Cinq jours s'étaient écoulés depuis son cuisant échec. La jeune magicienne ne parvenait toujours pas à digérer sa mésaventure. Il lui fallait trouver une solution pour approcher ce Brinks, voire même le tirer de sa prison. Sa mère, soulagée, se montrerait sans doute reconnaissante. En outre, même le Dieu Unique ne pourrait ignorer pareille bonne action tant la tâche se trouvait ardue. Elle y réfléchit longtemps, entre deux conversations au gré des allées-et-venues de la taverne. Elle avait finalement décidé de ne pas attendre l'aide de ses compagnons d'armes, tout du moins pas pour cette quête-là. Non, elle devait se débrouiller seule, ainsi ses actes auraient plus de poids aux yeux des divins. Quoiqu'il soit peu probable qu'un seul Dieu s'intéresse à son cas. Enfin, elle était bien décidée à apporter sa pierre à l'édifice de la grande lutte contre les orcs.

- Mais oui, bien sûr ! s'exclama-t-elle un beau matin.

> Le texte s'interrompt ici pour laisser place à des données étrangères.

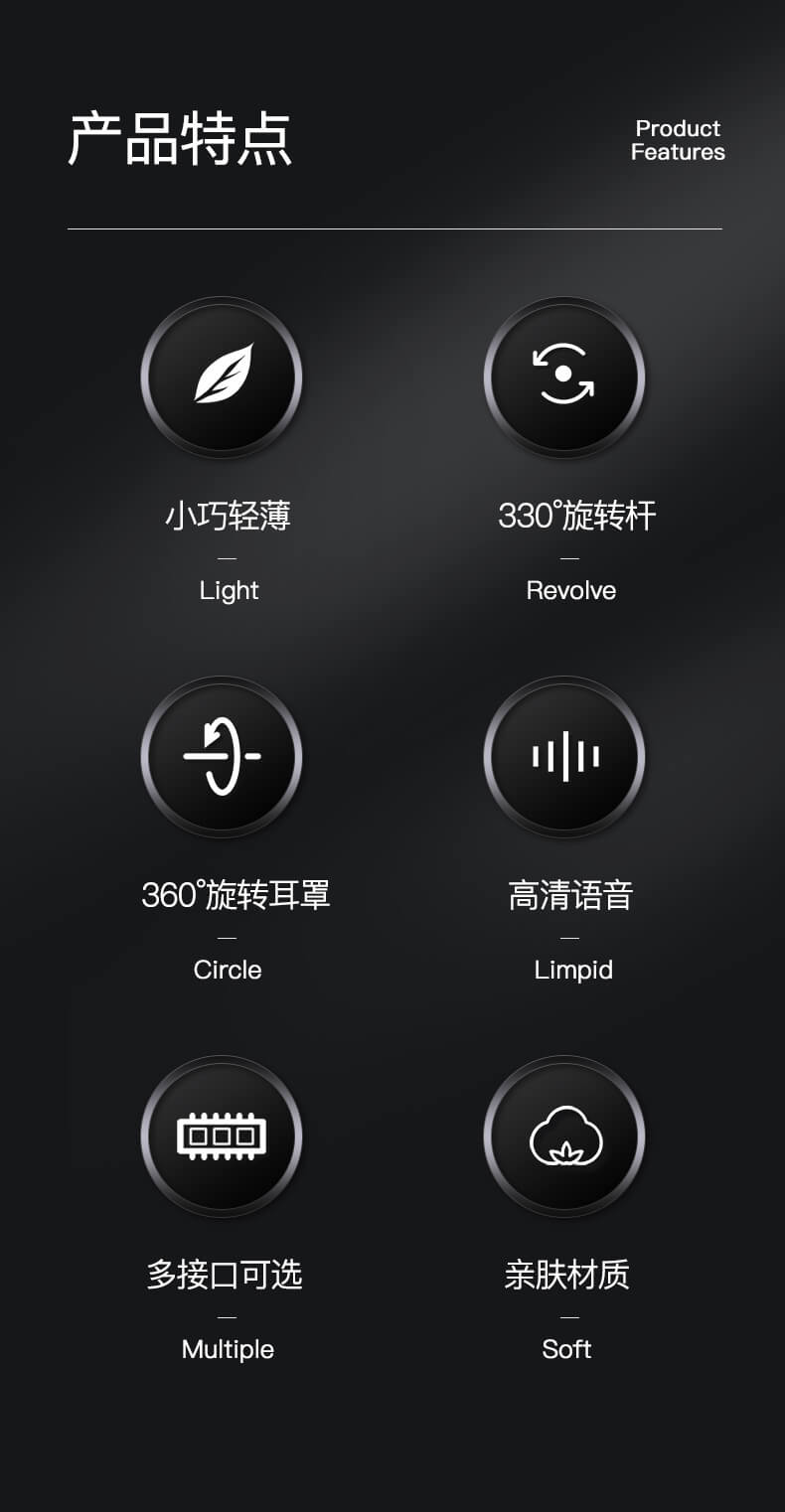 产品特点

Product
Features

小巧轻薄
—
Light

330°旋转杆
—
Revolve

360°旋转耳罩
—
Circle

高清语音
—
Limpid

多接口可选
—
Multiple

亲肤材质
—
Soft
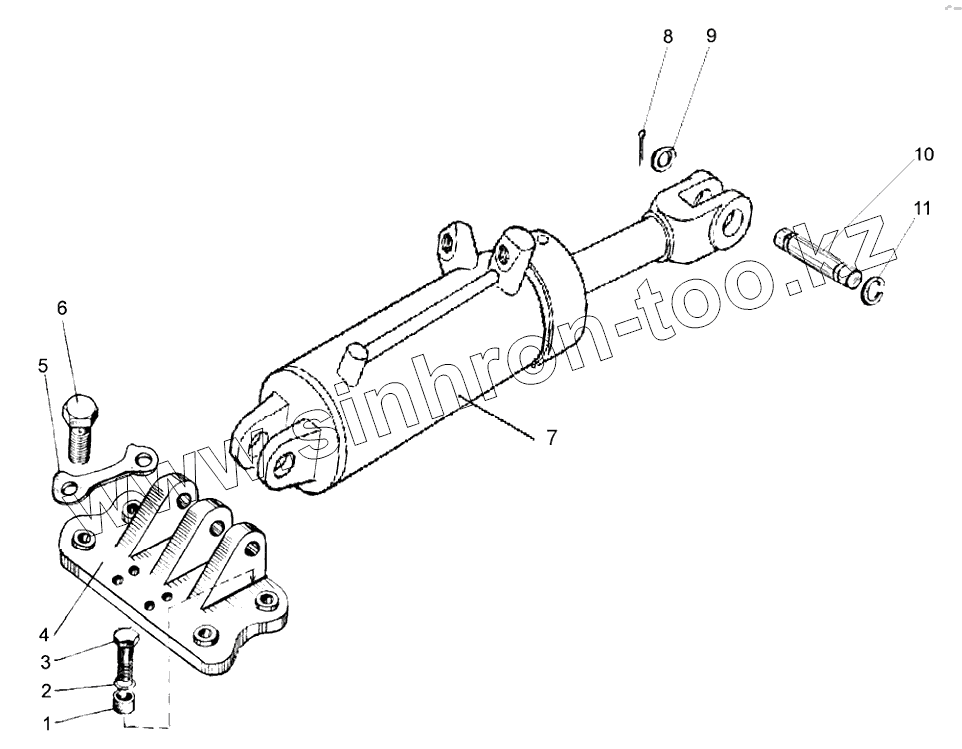 8
9
10
11
6
5
7
4
3
2
1
www.sinhron-too.kz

L'homme à sa droite sursauta à ce cri de joie. Il grommela quelques mots sur les trouble-fêtes venant déranger les pauvres ivrognes pendant qu'ils cuvaient leur vin, puis se rendormit. Elle ne lui prêta guère attention, pressée qu'elle était de mettre en application son plan. Il lui fallut la journée pour rassembler assez de viscoses. En début de soirée, elle passa chez le teinturier puis prit la route du village assiégé. Elle grogna au garde qui, une fois de plus, la laissa entrer. Elle s'approcha discrètement de la prison à demi en ruine. Cette fois, elle contourna les archers pour s'attaquer au barbare caché dans les buissons. Ensuite, elle s'occupa de l'orc ailé, gardant bien de se tenir à bonne distance. Enfin, elle affronta les lanceurs de cure-dents, cibles bien moins dangereuses. Cette fois, elle parvint à passer. Elle se précipita dans le bâtiment, prête à saisir Brinks par la main pour le sortir de là. Elle ne l'y trouva pas. Il ne restait de sa présence qu'une pile de pendentifs posés sur le sol. Elle resta incrédule devant ce spectacle. Apercevant enfin le petit mot placé à côté, elle le lut à haute voix :

« Noble aventurier,

Navré de ne pouvoir t'accueillir en personne. Toutefois tu comprendras qu'après de longs mois passés à attendre que chacun d'entre vous viennent chercher preuve de ma survie, je souhaite prendre quelques vacances. J'ai laissé là assez de pendentifs pour pourvoir à la réussite de tous ceux qui se présenteront en mon absence. Je t'en prie, sers-toi et fais ce que tu as à faire. Bonne chance en tes tribulations.

Brinks Junior. »

Déçue, mais se souvenant qu'elle n'était pas à l'abri en ces lieux, elle attrapa un pendentif et sortit. Comme bien d'autres avant elle, sans doute, elle put festoyer à sa fictive victoire toute la nuit qui suivit. Ce monde était vraiment étrange.